Food Image Generation on Multi-Noun Categories
This addresses a specific challenge in food image generation for real-world datasets like UEC-256, but it is incremental as it builds on existing generative models.
The paper tackled the problem of generating realistic food images for multi-noun categories, where models often misinterpret semantics and produce incorrect ingredients or layouts, and proposed FoCULR to incorporate food domain knowledge and refine layouts, resulting in improved image generation performance.

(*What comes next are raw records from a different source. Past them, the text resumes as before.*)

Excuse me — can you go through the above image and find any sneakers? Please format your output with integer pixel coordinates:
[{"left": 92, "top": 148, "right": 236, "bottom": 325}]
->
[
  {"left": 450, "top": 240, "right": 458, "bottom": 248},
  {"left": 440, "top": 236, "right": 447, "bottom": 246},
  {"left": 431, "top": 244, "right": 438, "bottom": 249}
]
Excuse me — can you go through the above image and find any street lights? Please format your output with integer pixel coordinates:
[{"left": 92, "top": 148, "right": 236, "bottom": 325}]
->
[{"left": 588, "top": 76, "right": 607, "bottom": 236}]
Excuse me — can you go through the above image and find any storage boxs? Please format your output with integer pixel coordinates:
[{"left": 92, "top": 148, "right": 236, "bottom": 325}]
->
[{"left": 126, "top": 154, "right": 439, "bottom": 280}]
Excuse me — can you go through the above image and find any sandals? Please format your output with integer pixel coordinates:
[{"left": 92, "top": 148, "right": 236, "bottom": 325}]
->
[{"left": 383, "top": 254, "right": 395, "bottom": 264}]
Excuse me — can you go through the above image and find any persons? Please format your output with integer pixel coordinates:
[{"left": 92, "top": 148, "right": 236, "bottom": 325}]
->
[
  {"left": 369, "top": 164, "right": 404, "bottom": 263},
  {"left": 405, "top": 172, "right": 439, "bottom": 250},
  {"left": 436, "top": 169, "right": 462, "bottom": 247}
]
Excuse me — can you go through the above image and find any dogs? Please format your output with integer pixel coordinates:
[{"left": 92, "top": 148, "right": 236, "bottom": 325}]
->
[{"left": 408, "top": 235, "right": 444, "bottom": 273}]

Generating realistic food images for categories with multiple nouns is surprisingly challenging. For instance, the prompt "egg noodle" may result in images that incorrectly contain both eggs and noodles as separate entities. Multi-noun food categories are common in real-world datasets and account for a large portion of entries in benchmarks such as UEC-256. These compound names often cause generative models to misinterpret the semantics, producing unintended ingredients or objects. This is due to insufficient multi-noun category related knowledge in the text encoder and misinterpretation of multi-noun relationships, leading to incorrect spatial layouts. To overcome these challenges, we propose FoCULR (Food Category Understanding and Layout Refinement) which incorporates food domain knowledge and introduces core concepts early in the generation process. Experimental results demonstrate that the integration of these techniques improves image generation performance in the food domain.